Ruth and Ira were, each in their own way and also together, activist intellectuals — the very best kind of activists, and the very best kind of intellectuals. In this, and more concretely in their lives as they made them daily, they stand as monuments to the best of the left, as ideals for us to follow, and most of all as people who it was wonder-full to know and to love. Rest peacefully in the struggle for justice and equality, dear special Ruth and dear special Ira.
A Meaningful Life Indeed! July 19, 2008
Posted by admin in : Ira, Ruth, Testimonials , comments closedJoseph Eger, Pompano Beach, FL
Conductor/Music Director, Symphony for the United Nations
Ruth was a wonderful woman in partnership with a most extraordinary man, a truly great man of any time. What a privilege it has been for me to know them, though in a limited way.
Ruth [Gollobin-Basta] dear, I’m of your family, of the human family Ira represented, for he was one of the most human, like Beethoven. Anyone who experiences either Beethoven or Ira becomes, ipso facto, more human, becomes more of what our species can be, the farthest reaches of our magical species-being. I recall discussing this aspect of music many times with Ira.
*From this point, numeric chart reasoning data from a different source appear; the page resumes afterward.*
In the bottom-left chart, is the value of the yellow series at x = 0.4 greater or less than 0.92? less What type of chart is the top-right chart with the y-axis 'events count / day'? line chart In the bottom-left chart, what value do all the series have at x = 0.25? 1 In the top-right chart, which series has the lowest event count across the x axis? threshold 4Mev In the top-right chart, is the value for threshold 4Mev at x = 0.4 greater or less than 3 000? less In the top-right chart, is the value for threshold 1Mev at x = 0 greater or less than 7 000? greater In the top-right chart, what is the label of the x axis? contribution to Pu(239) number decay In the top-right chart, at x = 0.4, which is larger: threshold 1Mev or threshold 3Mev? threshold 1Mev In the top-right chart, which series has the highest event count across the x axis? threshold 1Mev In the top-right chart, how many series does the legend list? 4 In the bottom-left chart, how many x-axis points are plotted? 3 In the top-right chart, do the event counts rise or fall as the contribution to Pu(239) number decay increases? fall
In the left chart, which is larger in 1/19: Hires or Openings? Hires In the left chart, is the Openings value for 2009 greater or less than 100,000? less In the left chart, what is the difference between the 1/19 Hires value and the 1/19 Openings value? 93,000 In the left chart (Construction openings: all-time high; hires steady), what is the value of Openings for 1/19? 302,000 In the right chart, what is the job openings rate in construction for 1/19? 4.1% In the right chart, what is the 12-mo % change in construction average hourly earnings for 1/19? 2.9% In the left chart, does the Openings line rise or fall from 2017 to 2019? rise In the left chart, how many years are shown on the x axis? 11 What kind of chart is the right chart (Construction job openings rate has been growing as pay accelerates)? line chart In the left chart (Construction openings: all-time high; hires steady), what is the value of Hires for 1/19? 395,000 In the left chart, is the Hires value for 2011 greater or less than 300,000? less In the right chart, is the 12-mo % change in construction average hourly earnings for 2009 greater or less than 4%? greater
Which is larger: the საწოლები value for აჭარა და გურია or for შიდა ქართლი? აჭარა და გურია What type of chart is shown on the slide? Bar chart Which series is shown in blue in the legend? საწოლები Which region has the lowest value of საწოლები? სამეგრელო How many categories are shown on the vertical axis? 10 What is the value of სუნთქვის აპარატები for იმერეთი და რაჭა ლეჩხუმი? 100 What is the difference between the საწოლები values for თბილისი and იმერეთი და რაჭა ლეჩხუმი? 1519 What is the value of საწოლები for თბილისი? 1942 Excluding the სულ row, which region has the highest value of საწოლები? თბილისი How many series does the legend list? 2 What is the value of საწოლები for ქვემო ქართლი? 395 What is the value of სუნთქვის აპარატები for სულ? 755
I first met Ira via my best friend, Ralph Dale, another giant who revered and respected an even greater giant, your father. Ralph too passed during this year. Now I must think for myself with Ira’s Dialectical Materialism in front of me.
I had the great good fortune of having Ira in my home as my guest less than a year ago, but visited him in his office many times, gaining wisdom as I struggled with my book and my unceasing, varied activities to make the world a little better. Ira’s wisdom knew no bounds, whether historical, literary, Marxist, or in everyday struggle.
I envy you having had such a father, and give you my love for all of him that is in you. The world is smaller without him.